*Questions about scenes in images*
================================

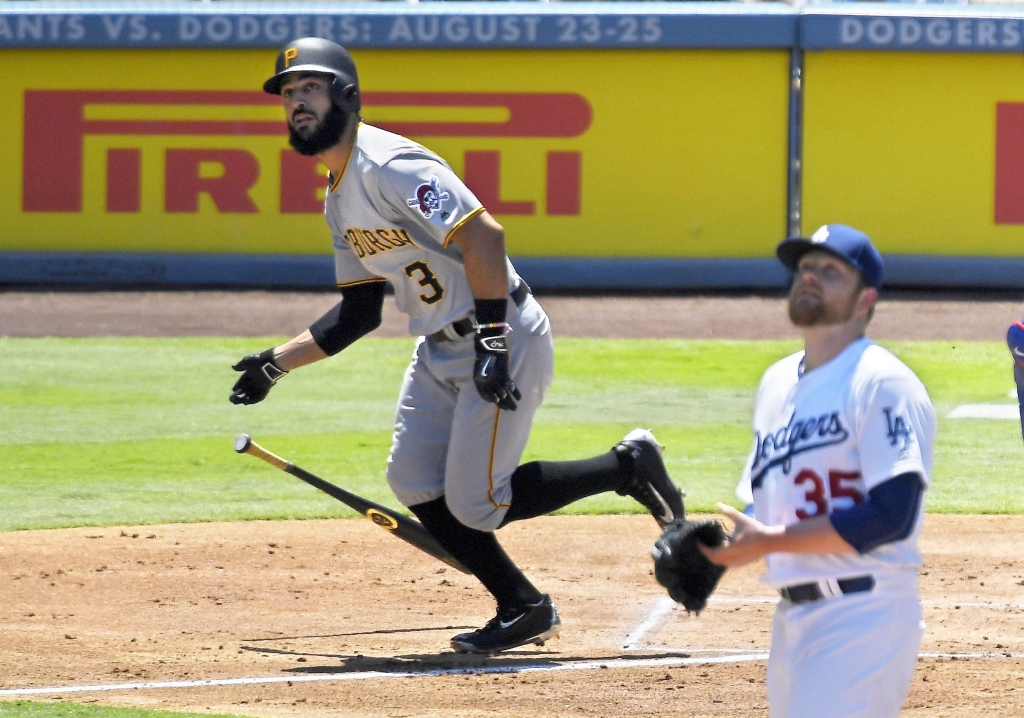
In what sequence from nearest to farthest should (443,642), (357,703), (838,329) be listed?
1. (838,329)
2. (357,703)
3. (443,642)

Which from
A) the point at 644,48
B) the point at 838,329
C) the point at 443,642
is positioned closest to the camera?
the point at 838,329

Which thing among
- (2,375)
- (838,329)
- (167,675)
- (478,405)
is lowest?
(2,375)

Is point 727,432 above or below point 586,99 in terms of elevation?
below

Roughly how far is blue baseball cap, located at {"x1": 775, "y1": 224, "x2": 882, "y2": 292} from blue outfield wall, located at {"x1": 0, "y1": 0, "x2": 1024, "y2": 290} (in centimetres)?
1435

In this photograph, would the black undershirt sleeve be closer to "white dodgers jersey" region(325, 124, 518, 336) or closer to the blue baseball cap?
the blue baseball cap

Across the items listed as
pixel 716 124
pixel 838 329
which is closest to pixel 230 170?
pixel 716 124

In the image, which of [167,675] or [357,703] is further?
[167,675]

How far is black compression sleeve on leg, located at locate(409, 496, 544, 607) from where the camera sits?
489 centimetres

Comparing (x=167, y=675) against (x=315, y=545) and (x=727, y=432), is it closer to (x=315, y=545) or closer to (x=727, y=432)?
(x=315, y=545)

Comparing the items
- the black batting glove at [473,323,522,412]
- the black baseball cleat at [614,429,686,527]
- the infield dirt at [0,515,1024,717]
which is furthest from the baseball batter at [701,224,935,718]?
the black baseball cleat at [614,429,686,527]

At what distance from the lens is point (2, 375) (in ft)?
39.5

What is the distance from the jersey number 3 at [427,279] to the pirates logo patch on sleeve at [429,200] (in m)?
0.21

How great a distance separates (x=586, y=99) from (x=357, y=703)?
13525 millimetres

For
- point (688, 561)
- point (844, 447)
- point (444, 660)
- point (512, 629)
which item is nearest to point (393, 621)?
point (444, 660)
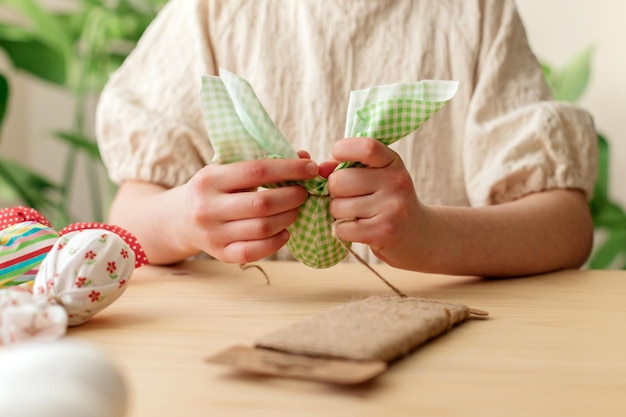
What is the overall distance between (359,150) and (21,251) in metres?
0.26

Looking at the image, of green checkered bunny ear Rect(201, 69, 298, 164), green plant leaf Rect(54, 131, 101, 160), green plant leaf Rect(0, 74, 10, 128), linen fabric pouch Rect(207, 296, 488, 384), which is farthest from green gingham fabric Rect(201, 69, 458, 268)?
green plant leaf Rect(0, 74, 10, 128)

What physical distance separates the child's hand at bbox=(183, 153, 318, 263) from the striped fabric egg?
131 mm

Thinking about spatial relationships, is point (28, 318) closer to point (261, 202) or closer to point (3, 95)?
point (261, 202)

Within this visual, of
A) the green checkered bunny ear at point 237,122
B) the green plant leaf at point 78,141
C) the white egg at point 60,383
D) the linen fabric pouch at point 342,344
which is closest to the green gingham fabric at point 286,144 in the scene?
the green checkered bunny ear at point 237,122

================================

*WHAT IS REQUIRED*
Copy the lines above word for word, leaving out the pictures.

*OUTPUT OF THE EXERCISE*
In what sequence from nearest to farthest should (443,642), (357,703), (838,329) be listed?
1. (838,329)
2. (357,703)
3. (443,642)

Which from
A) the point at 644,48
B) the point at 838,329
C) the point at 443,642
is positioned closest to the camera?
the point at 838,329

Which thing among
- (2,375)
- (838,329)
- (167,675)
- (478,405)
is lowest?
(2,375)

Is point 727,432 above or below point 586,99 in terms of elevation?
below

Roughly how far is blue baseball cap, located at {"x1": 775, "y1": 224, "x2": 882, "y2": 292} from blue outfield wall, located at {"x1": 0, "y1": 0, "x2": 1024, "y2": 290} (in centimetres)?
1435

In this photograph, would the black undershirt sleeve be closer to "white dodgers jersey" region(325, 124, 518, 336) or closer to the blue baseball cap?
the blue baseball cap

Across the items listed as
pixel 716 124
pixel 838 329
which is closest to pixel 230 170?
pixel 716 124

In the image, which of [167,675] or [357,703] is further?
[167,675]

How far is black compression sleeve on leg, located at locate(409, 496, 544, 607) from where the camera sits?
489 centimetres

Comparing (x=167, y=675) against (x=315, y=545) and (x=727, y=432), is it closer to (x=315, y=545) or closer to (x=727, y=432)?
(x=315, y=545)

Comparing the items
- the black batting glove at [473,323,522,412]
- the black baseball cleat at [614,429,686,527]
- the infield dirt at [0,515,1024,717]
which is furthest from the baseball batter at [701,224,935,718]?
the black baseball cleat at [614,429,686,527]

At what distance from the lens is point (2, 375) (in ft)?
39.5

What is the distance from the jersey number 3 at [427,279] to the pirates logo patch on sleeve at [429,200] (in m)?
0.21

How great a distance separates (x=586, y=99) from (x=357, y=703)?
13525 millimetres

For
- point (688, 561)
- point (844, 447)
- point (444, 660)
- point (512, 629)
which item is nearest to point (393, 621)?
point (444, 660)
What is the overall distance between (359,150) and (21,251) in metres?
0.26

Looking at the image, of green checkered bunny ear Rect(201, 69, 298, 164), green plant leaf Rect(54, 131, 101, 160), green plant leaf Rect(0, 74, 10, 128), linen fabric pouch Rect(207, 296, 488, 384), which is farthest from green gingham fabric Rect(201, 69, 458, 268)?
green plant leaf Rect(0, 74, 10, 128)

What physical distance separates the child's hand at bbox=(183, 153, 318, 263) from the striped fabric egg?
131 mm

Thinking about spatial relationships, is point (28, 318) closer to point (261, 202) or closer to point (3, 95)?
point (261, 202)

Within this visual, of
A) the green checkered bunny ear at point 237,122
B) the green plant leaf at point 78,141
C) the white egg at point 60,383
D) the linen fabric pouch at point 342,344
which is closest to the green gingham fabric at point 286,144 in the scene?
the green checkered bunny ear at point 237,122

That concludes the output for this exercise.